Task requirements:
Count the lines below that contain the word "fill", and reply with only that number.

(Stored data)
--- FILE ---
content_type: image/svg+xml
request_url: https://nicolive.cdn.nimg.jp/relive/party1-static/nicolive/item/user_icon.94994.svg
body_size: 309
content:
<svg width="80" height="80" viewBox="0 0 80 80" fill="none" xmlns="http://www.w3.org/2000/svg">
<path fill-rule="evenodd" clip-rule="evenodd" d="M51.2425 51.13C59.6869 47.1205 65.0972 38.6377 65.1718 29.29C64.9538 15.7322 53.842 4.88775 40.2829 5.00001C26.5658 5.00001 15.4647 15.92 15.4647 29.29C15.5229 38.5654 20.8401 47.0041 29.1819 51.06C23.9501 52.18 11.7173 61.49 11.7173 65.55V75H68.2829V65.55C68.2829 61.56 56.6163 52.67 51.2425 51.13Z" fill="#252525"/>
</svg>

Solution:
2